[Quoted passage]:
*** Block opens ***

Study Finds Church-going Good for Long Life, Health

Tulsa World - March 31, 2002

SAN JOSE, Calif. -- Hallelujah! Attending church regularly can increase your life span, say researchers at the University of California-Berkeley.

People who attend religious services once a week have significantly lower risks of death compared with those who attended less frequently or don't go to church, according to a study that will be published in the April 4 edition of the International Journal of Psychiatry in Medicine.

"I see it as if I had a choice to hang with the church choir or hang with the Grateful Dead, which group will be better for your health?" said William Strawbridge, co-author of the study and senior research scientist of the human population laboratory at the Public Health Institute.

Strawbridge, along with others in the Public Health Institute, the California Department of Health Services and the University of California-Berkeley, found that people who infrequently or never attend religious services have a 66 percent greater risk of dying from respiratory diseases and are twice as likely to die from digestive disease.

The reason, according to Strawbridge, may be that many devout churchgoers don't drink, smoke or overeat. And if they start out as smokers, they are more apt to quit. He added that attending church also makes people more apt to marry, which is generally good for the health.

"People may be happier and more adjusted," said the Rev. Carl Engstrom, from the First Presbyterian Church of Newark. "They also may be more at peace to better deal with the tension associated with life in the Bay Area."

*** Block closes ***

[Extracted information]:
*** Block opens ***

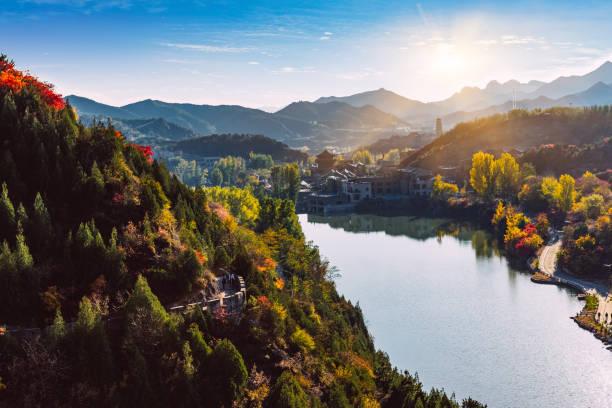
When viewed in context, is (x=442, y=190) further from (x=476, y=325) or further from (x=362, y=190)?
(x=476, y=325)

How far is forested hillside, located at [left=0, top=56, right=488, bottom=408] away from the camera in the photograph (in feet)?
51.0

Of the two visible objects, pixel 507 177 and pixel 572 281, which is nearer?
pixel 572 281

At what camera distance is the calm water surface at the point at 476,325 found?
101 ft

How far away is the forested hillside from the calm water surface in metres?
8.94

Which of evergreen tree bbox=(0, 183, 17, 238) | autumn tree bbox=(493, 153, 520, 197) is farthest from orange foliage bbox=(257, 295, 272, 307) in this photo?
autumn tree bbox=(493, 153, 520, 197)

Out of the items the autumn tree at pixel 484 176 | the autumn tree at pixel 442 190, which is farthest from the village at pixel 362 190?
the autumn tree at pixel 484 176

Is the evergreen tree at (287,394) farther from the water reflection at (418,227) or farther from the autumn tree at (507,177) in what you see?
the autumn tree at (507,177)

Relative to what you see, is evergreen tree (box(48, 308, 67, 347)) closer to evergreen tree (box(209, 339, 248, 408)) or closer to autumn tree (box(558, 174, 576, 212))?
evergreen tree (box(209, 339, 248, 408))

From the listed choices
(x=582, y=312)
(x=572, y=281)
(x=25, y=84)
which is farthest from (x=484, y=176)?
(x=25, y=84)

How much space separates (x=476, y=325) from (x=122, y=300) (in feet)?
98.7

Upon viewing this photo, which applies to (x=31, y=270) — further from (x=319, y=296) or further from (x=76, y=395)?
(x=319, y=296)

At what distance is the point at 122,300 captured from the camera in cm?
1780

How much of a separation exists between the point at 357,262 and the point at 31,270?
46703mm

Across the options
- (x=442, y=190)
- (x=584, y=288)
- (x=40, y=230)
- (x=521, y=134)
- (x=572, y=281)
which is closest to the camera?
(x=40, y=230)
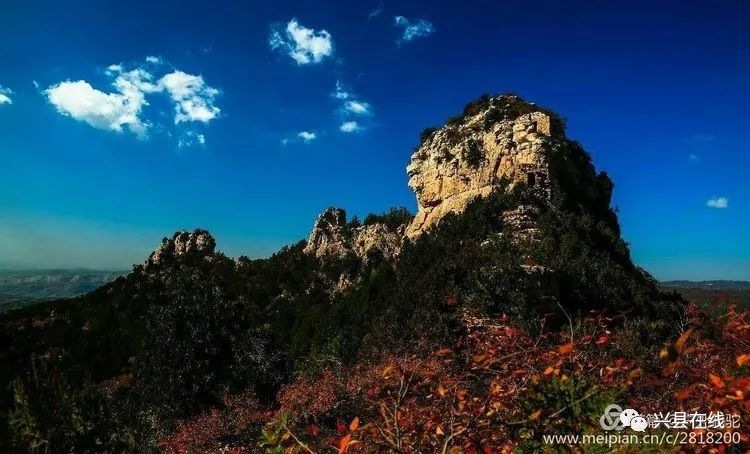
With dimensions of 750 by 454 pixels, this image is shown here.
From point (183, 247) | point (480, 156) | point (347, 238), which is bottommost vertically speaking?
point (183, 247)

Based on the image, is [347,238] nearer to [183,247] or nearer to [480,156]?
[480,156]

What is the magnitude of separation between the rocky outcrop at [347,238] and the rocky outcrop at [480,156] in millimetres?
7143

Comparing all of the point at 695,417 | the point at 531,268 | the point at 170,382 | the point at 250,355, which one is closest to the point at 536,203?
the point at 531,268

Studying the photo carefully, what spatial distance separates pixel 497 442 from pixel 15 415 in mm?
5968

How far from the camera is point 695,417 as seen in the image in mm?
4062

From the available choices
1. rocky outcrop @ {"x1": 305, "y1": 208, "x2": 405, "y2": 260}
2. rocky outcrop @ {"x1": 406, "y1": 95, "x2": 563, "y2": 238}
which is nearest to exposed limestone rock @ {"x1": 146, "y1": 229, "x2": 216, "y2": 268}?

*** Block closes ***

[Work instruction A]:
According to the church-going study article, how much greater is the risk of dying from respiratory diseases for people who infrequently or never attend religious services?
[Work instruction B]:
Pick up the church-going study article after its final sentence and continue it.
The records are separate material and have no connection to the text.

[Result A]:
It is 66 percent greater.

[Result B]:
Although the study looked at Alameda County (Calif.) residents, researchers said it could be relevant to all of the United States. The study examined data over a 31-year period for 6,545 adult residents in the county. Participants were questioned in 1965, 1974, 1983 and 1994.

Most of the participants were Christian: 51.9 percent were Protestant and 27 percent were Roman Catholic. But 2.5 percent of participants were Jewish and 8 percent were other religions; 10.6 percent had no affiliation.

Doug Oman, the lead author of the study and a lecturer at the University of California-Berkeley's School of Public Health, speculated that people who attend church may have "more inner peace" and less stress.

Thomas Plante, the chair of the psychology department at Santa Clara University, said, "For the most part, preliminary results are positive. People who find the need to engage in religious activities will, because they want to, and find it's good for the soul and good for others, with health benefits as icing on the cake."